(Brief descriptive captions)
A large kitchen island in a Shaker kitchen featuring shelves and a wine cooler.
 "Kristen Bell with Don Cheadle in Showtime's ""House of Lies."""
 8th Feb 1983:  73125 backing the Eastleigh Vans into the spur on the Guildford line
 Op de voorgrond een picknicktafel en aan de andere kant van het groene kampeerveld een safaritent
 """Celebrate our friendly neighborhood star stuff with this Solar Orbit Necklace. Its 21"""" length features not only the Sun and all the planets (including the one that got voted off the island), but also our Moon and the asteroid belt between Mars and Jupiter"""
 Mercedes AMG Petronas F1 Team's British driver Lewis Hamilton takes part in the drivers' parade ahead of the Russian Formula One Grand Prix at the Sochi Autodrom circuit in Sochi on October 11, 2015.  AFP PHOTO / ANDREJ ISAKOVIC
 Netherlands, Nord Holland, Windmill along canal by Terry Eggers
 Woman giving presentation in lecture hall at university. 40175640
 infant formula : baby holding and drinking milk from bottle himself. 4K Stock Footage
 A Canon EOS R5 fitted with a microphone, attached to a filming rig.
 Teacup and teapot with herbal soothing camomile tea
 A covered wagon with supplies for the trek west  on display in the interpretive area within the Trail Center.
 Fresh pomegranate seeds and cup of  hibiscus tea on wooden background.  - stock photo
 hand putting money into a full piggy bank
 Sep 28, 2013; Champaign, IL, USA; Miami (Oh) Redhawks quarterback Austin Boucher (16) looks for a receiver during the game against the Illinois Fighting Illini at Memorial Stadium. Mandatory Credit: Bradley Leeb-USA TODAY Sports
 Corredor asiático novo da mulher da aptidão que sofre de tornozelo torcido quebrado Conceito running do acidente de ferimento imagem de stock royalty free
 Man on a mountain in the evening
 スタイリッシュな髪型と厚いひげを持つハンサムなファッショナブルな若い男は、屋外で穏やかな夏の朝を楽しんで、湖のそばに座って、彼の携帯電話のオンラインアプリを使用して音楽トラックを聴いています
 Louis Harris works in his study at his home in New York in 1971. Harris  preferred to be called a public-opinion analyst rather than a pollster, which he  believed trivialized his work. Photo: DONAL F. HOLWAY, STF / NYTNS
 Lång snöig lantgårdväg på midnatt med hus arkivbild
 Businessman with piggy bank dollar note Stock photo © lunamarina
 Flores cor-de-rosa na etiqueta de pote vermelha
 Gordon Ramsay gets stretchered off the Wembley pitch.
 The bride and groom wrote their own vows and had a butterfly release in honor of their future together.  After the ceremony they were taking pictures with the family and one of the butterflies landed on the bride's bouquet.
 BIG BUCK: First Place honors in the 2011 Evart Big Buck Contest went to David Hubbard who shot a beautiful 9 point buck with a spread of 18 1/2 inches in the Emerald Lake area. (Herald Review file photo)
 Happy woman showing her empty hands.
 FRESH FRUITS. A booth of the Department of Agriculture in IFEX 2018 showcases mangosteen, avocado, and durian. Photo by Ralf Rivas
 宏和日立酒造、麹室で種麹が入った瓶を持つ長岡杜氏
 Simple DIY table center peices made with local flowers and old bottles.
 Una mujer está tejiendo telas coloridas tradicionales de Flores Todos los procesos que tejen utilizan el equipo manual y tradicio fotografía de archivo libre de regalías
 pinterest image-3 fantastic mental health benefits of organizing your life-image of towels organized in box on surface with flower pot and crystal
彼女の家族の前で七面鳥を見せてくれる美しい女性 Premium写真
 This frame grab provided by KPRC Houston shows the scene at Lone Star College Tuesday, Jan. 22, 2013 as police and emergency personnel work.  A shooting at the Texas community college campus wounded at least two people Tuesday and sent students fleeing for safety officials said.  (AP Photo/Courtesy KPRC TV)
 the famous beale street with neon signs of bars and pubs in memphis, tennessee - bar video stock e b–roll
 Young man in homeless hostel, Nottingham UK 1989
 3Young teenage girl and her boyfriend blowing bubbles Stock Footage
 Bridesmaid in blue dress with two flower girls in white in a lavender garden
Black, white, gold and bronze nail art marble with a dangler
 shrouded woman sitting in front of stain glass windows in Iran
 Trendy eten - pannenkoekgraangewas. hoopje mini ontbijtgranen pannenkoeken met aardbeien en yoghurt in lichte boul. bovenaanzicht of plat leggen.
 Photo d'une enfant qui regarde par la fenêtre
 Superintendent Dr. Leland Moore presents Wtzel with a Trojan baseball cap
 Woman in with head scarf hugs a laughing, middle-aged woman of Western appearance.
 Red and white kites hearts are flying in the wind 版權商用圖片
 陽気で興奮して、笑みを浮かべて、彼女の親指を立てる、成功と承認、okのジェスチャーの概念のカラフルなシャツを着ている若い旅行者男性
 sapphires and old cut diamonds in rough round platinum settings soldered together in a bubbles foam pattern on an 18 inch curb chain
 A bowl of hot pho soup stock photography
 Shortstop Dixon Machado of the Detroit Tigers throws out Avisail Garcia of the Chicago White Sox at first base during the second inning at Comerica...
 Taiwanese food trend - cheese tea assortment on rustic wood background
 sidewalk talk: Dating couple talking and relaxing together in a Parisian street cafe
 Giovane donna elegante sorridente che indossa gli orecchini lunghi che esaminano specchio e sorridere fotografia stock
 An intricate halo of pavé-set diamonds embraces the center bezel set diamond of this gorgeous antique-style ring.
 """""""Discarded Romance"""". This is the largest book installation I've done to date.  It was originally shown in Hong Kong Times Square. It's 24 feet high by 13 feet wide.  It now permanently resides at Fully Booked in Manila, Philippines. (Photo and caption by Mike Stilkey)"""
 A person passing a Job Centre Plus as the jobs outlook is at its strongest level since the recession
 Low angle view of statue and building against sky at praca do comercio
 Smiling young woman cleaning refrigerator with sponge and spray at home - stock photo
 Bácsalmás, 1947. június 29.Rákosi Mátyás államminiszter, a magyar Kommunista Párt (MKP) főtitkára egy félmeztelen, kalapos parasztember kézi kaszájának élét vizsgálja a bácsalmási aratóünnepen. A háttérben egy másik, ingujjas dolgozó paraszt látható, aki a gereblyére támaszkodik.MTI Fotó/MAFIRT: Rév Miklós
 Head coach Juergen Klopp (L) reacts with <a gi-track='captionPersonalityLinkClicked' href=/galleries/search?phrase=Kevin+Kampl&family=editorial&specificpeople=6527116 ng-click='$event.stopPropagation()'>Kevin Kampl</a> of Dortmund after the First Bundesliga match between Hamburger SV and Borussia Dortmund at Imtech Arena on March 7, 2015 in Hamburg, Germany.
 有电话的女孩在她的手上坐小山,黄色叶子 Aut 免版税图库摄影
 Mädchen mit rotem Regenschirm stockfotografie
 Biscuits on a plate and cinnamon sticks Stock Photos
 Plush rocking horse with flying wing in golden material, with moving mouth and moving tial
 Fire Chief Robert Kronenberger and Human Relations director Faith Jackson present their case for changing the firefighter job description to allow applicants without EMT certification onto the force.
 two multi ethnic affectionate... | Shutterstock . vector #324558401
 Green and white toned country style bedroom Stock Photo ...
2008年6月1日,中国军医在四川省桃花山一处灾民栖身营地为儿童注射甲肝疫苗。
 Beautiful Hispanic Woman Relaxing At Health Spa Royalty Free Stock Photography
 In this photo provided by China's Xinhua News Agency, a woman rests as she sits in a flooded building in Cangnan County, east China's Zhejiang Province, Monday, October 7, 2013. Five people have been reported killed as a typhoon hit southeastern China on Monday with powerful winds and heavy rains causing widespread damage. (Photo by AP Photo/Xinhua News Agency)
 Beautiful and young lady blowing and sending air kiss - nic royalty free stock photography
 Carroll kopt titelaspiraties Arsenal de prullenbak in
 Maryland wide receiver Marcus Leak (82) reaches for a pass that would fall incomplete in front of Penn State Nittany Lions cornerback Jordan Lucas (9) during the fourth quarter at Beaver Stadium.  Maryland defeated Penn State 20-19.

● **Problem requirements**
Output, from the data above, the lines from the line with "陽気で興奮して、笑みを浮かべ" to the line with "Smiling young woman" exactly as they stand, both ends included and nothing else.

● **Exercise answer**
 陽気で興奮して、笑みを浮かべて、彼女の親指を立てる、成功と承認、okのジェスチャーの概念のカラフルなシャツを着ている若い旅行者男性
 sapphires and old cut diamonds in rough round platinum settings soldered together in a bubbles foam pattern on an 18 inch curb chain
 A bowl of hot pho soup stock photography
 Shortstop Dixon Machado of the Detroit Tigers throws out Avisail Garcia of the Chicago White Sox at first base during the second inning at Comerica...
 Taiwanese food trend - cheese tea assortment on rustic wood background
 sidewalk talk: Dating couple talking and relaxing together in a Parisian street cafe
 Giovane donna elegante sorridente che indossa gli orecchini lunghi che esaminano specchio e sorridere fotografia stock
 An intricate halo of pavé-set diamonds embraces the center bezel set diamond of this gorgeous antique-style ring.
 """""""Discarded Romance"""". This is the largest book installation I've done to date.  It was originally shown in Hong Kong Times Square. It's 24 feet high by 13 feet wide.  It now permanently resides at Fully Booked in Manila, Philippines. (Photo and caption by Mike Stilkey)"""
 A person passing a Job Centre Plus as the jobs outlook is at its strongest level since the recession
 Low angle view of statue and building against sky at praca do comercio
 Smiling young woman cleaning refrigerator with sponge and spray at home - stock photo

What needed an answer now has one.